**Textausschnitt**
□ □ □ □

Beim Auspacken fällt zunächst auf, wie kompakt das EVO 4 wirklich ist: 14 cm Breite und 6,7 cm Höhe und Tiefe. Außerdem wiegt es gerade mal 360 Gramm. Hier stimmt es also wirklich: Wenn man es drauf anlegt, passt das EVO 4 in die Hosentasche, zumindest aber ohne Probleme in Gigbag oder Rucksack. Auch im Zubehörfach meines Gitarrenkoffers findet es bequem Platz. Das Gehäuse ist komplett aus Kunststoff hergestellt, ohne jedoch einen minderwertigen Eindruck zu machen. Nichts klappert, die Ecken sind abgerundet und die Oberfläche ist in einem hochwertig anmutenden Mattschwarz gehalten. Das EVO 4 steht stabil auf zwei großen, gummierten Füßen.
Das zentrale Bedienelement ist ein großer Drehknopf. Mit diesem lassen sich wahlweise der Gain für die Preamps, die Lautstärke für die Monitorausgänge oder das Mischungsverhältnis des Direct Monitorings einstellen. Der Knopf ist ein Endlos-Drehgeber und leicht gerastert. Er dreht sehr gut, was auch daran liegt, dass die Kappe von Innen mit Metall beschwert ist. Unter der Kappe kommt jedoch auch zum Vorschein, dass der Drehregler nicht mit dem Gehäuse verschraubt ist, sondern komplett auf der Platine lastet. Etwas unvorsichtige Bedienung oder Transport kann hier schnell zu Schäden an der Lötverbindung führen. Ansehnlich hingegen ist der LED-Kranz um das Poti. Die 19 weißen LEDs zeigen im Normalzustand den Pegel des Signals am ausgewählten Kanal an. Wird ein Level verstellt zeigt der Kranz das neue Level an. Weiterhin gibt es auf der Oberseite die Knöpfe, mit denen gewählt wird, ob der Drehknopf jetzt einen der beiden Preamps, die Monitore oder das Direct-Monitoring steuern soll, sowie 48V-Phantomspeisung und den markanten, grünen Smart-Gain-Knopf. Alle Schalter leuchten, wenn sie aktiviert sind und sind aus jedem Winkel gut zu erkennen. Die Schalter für Preamp 1, Preamp 2 und die Monitore haben Sekundärfunktionen: Hält man die Knöpfe jeweils gedrückt, wird der zugehörige Kanal stummgeschaltet. Beide Preamp-Knöpfe gleichzeitig gehalten verlinken die beiden Kanäle für Stereoaufnahmen.

Fotostrecke: 2 Bilder Das Kunststoffgehäuse des EVO 4 wirkt solide und modern.

□ □ □ □

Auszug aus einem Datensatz
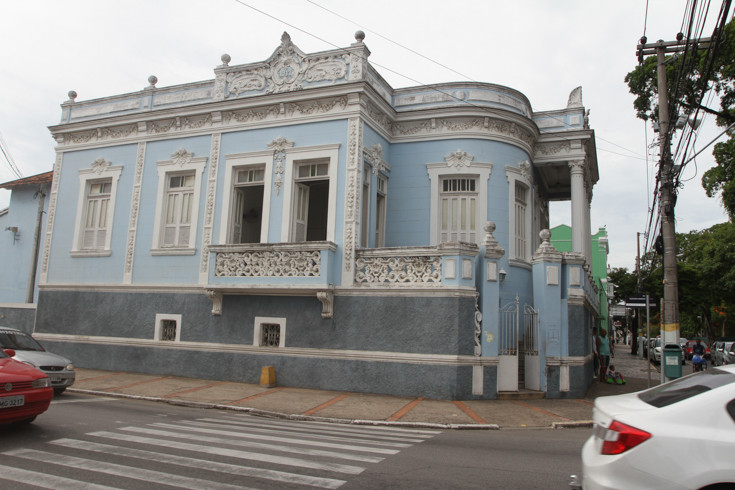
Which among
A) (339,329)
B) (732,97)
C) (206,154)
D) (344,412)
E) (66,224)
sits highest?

□ □ □ □

**Gestellte Aufgabe A**
Ändere im Textausschnitt zum EVO 4 die Passage von "Beim Auspacken fällt" bis einschließlich "großen, gummierten Füßen." ab, indem du "Mattschwarz" durch "Mattgrau" ersetzt, und gib sie wieder.
**Gestellte Aufgabe B**
Wie viele LEDs bilden laut dem Textausschnitt zum EVO 4 den Kranz um das Poti, und welche Farbe haben sie?

**Lösung A**
Beim Auspacken fällt zunächst auf, wie kompakt das EVO 4 wirklich ist: 14 cm Breite und 6,7 cm Höhe und Tiefe. Außerdem wiegt es gerade mal 360 Gramm. Hier stimmt es also wirklich: Wenn man es drauf anlegt, passt das EVO 4 in die Hosentasche, zumindest aber ohne Probleme in Gigbag oder Rucksack. Auch im Zubehörfach meines Gitarrenkoffers findet es bequem Platz. Das Gehäuse ist komplett aus Kunststoff hergestellt, ohne jedoch einen minderwertigen Eindruck zu machen. Nichts klappert, die Ecken sind abgerundet und die Oberfläche ist in einem hochwertig anmutenden Mattgrau gehalten. Das EVO 4 steht stabil auf zwei großen, gummierten Füßen.

**Lösung B**
19 weiße LEDs.